> TRAVAIL À FAIRE:
(1) D'après le texte source, où se trouve le site de Göbekli Tepe ?
(2) Recopiez le passage du texte source situé entre « Mais l’un des » et « preuve de sédentarité. », ces deux passages inclus.

> TEXTE SOURCE:
● ● ●
G) Si les premières cités humaines connues remontent à Sumer, il y a 5.000 ans, il existe néanmoins d’autres traces d’habitats humains antérieurs, que ce soit sur les bords de l’Euphrate, avant Sumer, remontant à 7.000 ans BF, ou que ce soit ailleurs, notamment dans les plaines d’Europe, avec des maisons constitués en ossements de mammouths.

 

Mais l’un des plus anciens vestiges archéologiques prouvés au monde est le site de Göbekli Tepe, en Anatolie, à la frontière syrienne, sorte de temple que l’on considère comme le plus ancien du monde, dont la construction et l’occupation remonte à près de 12.000 ans BF (à partir de -9.600 ans avant JC). Même si ce temple ne nous éclaire pas sur l’organisation sociale du peuple qui le construisit, qu’il nous renseigne au plus sur leurs croyances, il constitue néanmoins un marqueur intéressant de l’évolution des sociétés. Il y a 12.000 ans, bien avant les premières preuves connues de sédentarisation, bien avant les premières cités sumériennes, bien avant ce que l’on pensait être les premières cités humaines, des peuples avaient construit de gigantesques temples nécessitant une main d’œuvre nombreuse, preuve de sédentarité.

 

Sa construction est notamment contemporaine de la dernière période glaciaire appelée le Dryas récent, qui s’est étendue de 12.850 à 11.650 ans BF (10.900 à 9.700 ans avant JC). 

 

https://www.laterredufutur.com/accueil/un-ancien-temple-raconte-lhistoire-dune-collision-de-cometes-provoquant-lage-de-glace/

 
H) Enfin, dernièrement, j’aborderais dans les prochains articles ce que l’on appelle les systèmes de parenté. Il existe un certain nombre de système de parenté de par le monde. Ces systèmes reposent sur la manière dont Ego appelle ses apparentés.

 

- On appelle ainsi un système de parenté de type «eskimo» un système de parenté descriptif, dans lequel les termes «père», «mère», «frères» et «sœurs» ne s’appliquent qu’à une seule personne. Ce système de parenté est également celui de nos sociétés occidentales. C’est egalement un système dans lequel le même terme de «cousines» est utilisée pour désigner les cousines croisées (fille du frère de la mère et fille de la sœur du père) et les cousines parallèles (fille de la sœur de la mère et fille du frère du père).
● ● ●
> DONNÉES FOURNIES:
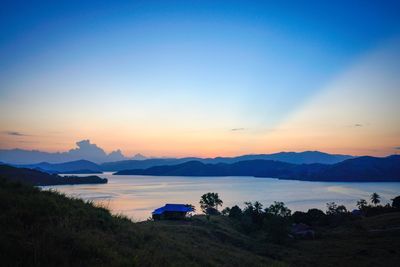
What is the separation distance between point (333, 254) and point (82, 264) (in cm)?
3445

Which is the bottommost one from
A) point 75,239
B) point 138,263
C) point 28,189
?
point 138,263

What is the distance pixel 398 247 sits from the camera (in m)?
35.0

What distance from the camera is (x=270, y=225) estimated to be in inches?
1757

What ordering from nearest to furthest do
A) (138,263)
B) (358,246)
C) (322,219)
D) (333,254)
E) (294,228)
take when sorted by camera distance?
(138,263)
(333,254)
(358,246)
(294,228)
(322,219)

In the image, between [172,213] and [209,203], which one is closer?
[172,213]

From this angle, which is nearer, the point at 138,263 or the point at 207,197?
the point at 138,263

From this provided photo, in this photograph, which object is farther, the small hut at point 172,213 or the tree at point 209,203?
the tree at point 209,203

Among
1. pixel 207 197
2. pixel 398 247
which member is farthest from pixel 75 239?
pixel 207 197

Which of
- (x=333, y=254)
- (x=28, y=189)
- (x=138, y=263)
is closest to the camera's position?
(x=138, y=263)

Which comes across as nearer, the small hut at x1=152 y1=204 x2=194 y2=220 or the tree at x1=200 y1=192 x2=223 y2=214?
the small hut at x1=152 y1=204 x2=194 y2=220

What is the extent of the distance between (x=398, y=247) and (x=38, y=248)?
40.5 metres

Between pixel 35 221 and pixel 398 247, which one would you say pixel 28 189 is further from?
pixel 398 247

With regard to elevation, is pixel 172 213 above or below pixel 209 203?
above

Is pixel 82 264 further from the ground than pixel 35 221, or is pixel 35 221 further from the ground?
pixel 35 221
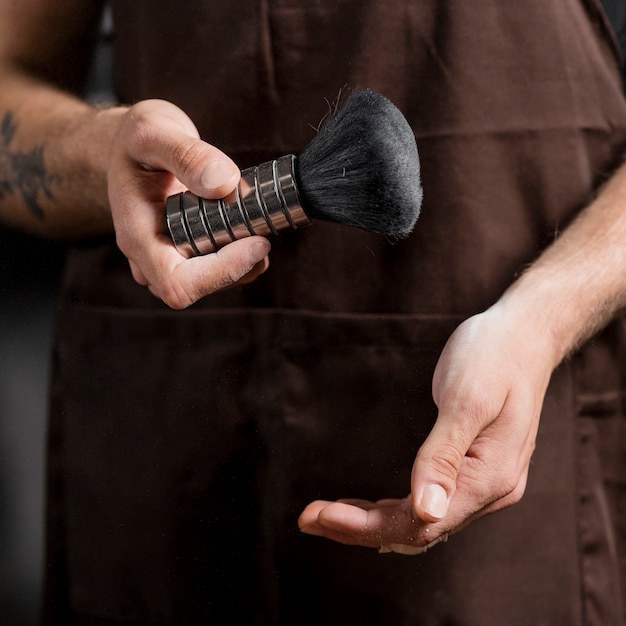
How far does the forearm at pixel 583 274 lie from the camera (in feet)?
1.18

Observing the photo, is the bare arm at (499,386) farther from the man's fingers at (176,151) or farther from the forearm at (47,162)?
the forearm at (47,162)

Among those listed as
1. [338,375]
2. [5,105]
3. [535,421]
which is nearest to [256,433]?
[338,375]

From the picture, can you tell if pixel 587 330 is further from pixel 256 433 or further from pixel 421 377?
pixel 256 433

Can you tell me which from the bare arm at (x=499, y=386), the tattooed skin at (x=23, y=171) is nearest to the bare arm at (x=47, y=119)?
the tattooed skin at (x=23, y=171)

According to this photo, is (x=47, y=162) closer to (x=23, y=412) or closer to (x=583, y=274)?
(x=23, y=412)

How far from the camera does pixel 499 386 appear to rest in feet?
1.02

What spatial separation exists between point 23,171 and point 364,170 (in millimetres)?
282

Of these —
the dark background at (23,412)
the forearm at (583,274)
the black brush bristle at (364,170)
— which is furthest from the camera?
the dark background at (23,412)

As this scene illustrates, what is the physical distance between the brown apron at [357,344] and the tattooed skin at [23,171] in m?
0.07

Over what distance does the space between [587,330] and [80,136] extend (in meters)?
0.35

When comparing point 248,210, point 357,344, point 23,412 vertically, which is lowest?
point 23,412

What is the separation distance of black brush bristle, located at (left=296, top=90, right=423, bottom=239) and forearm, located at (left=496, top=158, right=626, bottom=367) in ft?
0.41

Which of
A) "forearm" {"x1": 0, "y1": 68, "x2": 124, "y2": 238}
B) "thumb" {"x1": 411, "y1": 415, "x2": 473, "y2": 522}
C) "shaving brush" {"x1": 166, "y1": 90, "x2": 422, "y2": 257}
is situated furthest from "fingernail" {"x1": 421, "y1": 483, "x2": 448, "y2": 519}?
"forearm" {"x1": 0, "y1": 68, "x2": 124, "y2": 238}

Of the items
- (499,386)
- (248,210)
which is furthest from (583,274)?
(248,210)
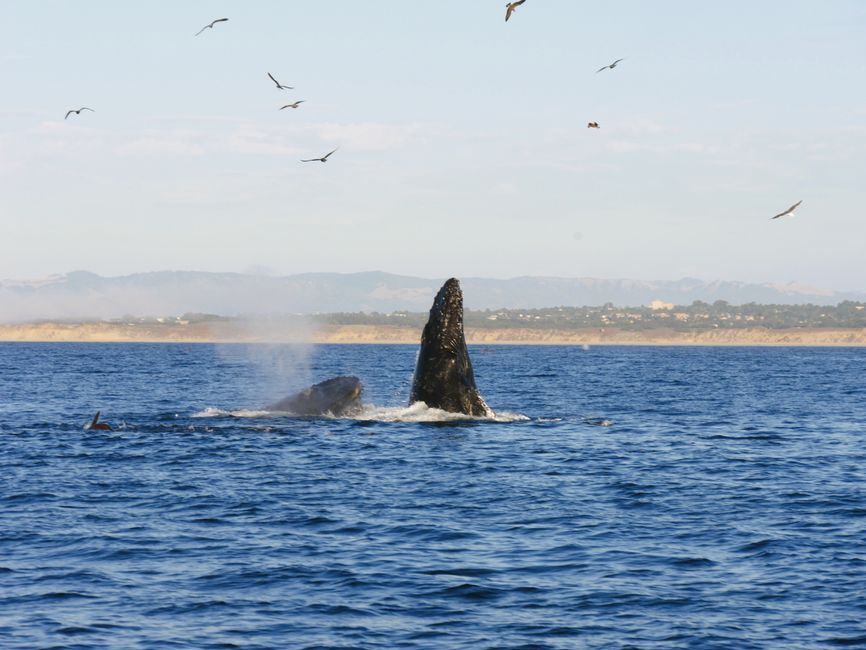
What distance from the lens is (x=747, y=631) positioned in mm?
12891

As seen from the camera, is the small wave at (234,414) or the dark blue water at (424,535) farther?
the small wave at (234,414)

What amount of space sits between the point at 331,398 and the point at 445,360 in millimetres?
5644

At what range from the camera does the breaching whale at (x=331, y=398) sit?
3181 cm

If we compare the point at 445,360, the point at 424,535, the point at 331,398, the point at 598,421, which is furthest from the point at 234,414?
the point at 424,535

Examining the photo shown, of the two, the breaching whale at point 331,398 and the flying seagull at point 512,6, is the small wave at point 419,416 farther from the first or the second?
the flying seagull at point 512,6

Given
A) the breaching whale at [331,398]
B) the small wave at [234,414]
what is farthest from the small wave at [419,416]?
the small wave at [234,414]

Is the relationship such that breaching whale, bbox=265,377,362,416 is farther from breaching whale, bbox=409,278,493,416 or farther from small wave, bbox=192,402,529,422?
breaching whale, bbox=409,278,493,416

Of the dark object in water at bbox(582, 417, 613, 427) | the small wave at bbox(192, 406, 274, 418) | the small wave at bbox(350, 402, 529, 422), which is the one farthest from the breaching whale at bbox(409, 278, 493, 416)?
the dark object in water at bbox(582, 417, 613, 427)

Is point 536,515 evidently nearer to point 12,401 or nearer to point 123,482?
point 123,482

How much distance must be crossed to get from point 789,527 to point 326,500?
→ 751 centimetres

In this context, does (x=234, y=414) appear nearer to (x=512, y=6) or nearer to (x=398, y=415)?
(x=398, y=415)

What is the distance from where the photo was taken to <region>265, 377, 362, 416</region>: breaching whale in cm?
3181

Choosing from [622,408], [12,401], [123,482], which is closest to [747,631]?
[123,482]

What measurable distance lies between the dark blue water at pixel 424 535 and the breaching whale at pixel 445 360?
827 millimetres
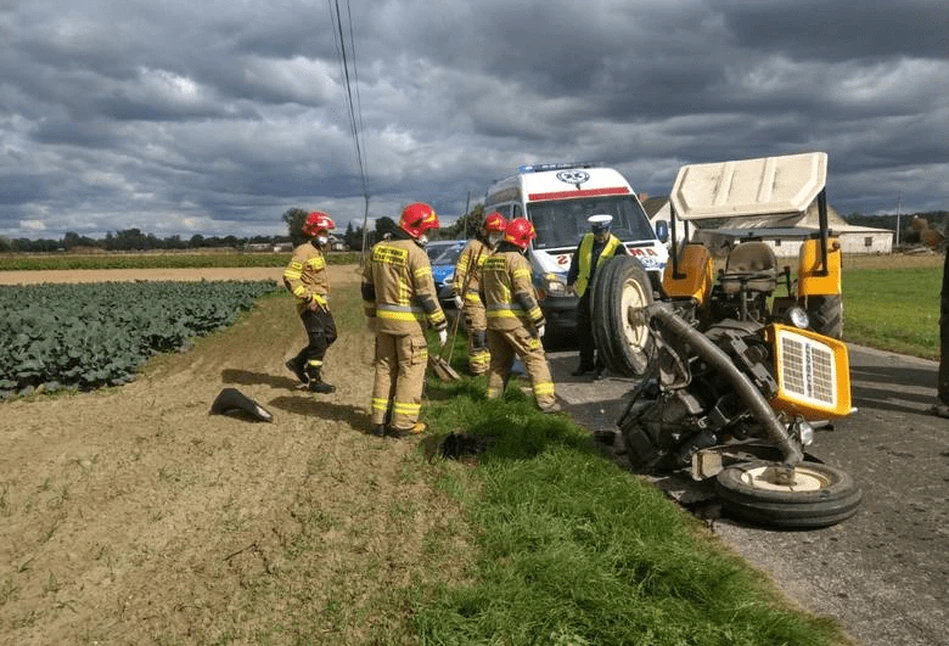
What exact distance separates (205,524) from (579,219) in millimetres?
8183

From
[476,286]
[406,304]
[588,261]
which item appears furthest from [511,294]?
[476,286]

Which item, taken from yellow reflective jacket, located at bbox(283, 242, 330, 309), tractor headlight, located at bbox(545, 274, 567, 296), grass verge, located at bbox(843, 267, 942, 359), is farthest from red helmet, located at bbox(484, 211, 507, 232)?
grass verge, located at bbox(843, 267, 942, 359)

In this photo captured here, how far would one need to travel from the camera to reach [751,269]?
6.87m

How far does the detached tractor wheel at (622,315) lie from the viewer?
15.6ft

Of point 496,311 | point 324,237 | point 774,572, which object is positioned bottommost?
point 774,572

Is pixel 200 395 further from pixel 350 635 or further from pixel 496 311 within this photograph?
pixel 350 635

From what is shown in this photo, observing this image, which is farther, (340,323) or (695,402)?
(340,323)

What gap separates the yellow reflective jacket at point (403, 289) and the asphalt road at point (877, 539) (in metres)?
1.97

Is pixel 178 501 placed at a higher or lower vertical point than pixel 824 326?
lower

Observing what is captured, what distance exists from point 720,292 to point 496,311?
2.13 m

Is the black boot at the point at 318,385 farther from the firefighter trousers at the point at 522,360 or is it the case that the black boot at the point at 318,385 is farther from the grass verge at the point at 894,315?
the grass verge at the point at 894,315

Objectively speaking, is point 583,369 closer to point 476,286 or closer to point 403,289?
point 476,286

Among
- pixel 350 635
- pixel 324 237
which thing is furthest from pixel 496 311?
pixel 350 635

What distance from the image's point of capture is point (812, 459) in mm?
4941
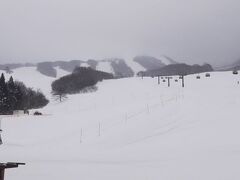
● ● ●
> RÉPONSES DANS L'ORDRE:
(1) En Anatolie, à la frontière syrienne.

(2)
Mais l’un des plus anciens vestiges archéologiques prouvés au monde est le site de Göbekli Tepe, en Anatolie, à la frontière syrienne, sorte de temple que l’on considère comme le plus ancien du monde, dont la construction et l’occupation remonte à près de 12.000 ans BF (à partir de -9.600 ans avant JC). Même si ce temple ne nous éclaire pas sur l’organisation sociale du peuple qui le construisit, qu’il nous renseigne au plus sur leurs croyances, il constitue néanmoins un marqueur intéressant de l’évolution des sociétés. Il y a 12.000 ans, bien avant les premières preuves connues de sédentarisation, bien avant les premières cités sumériennes, bien avant ce que l’on pensait être les premières cités humaines, des peuples avaient construit de gigantesques temples nécessitant une main d’œuvre nombreuse, preuve de sédentarité.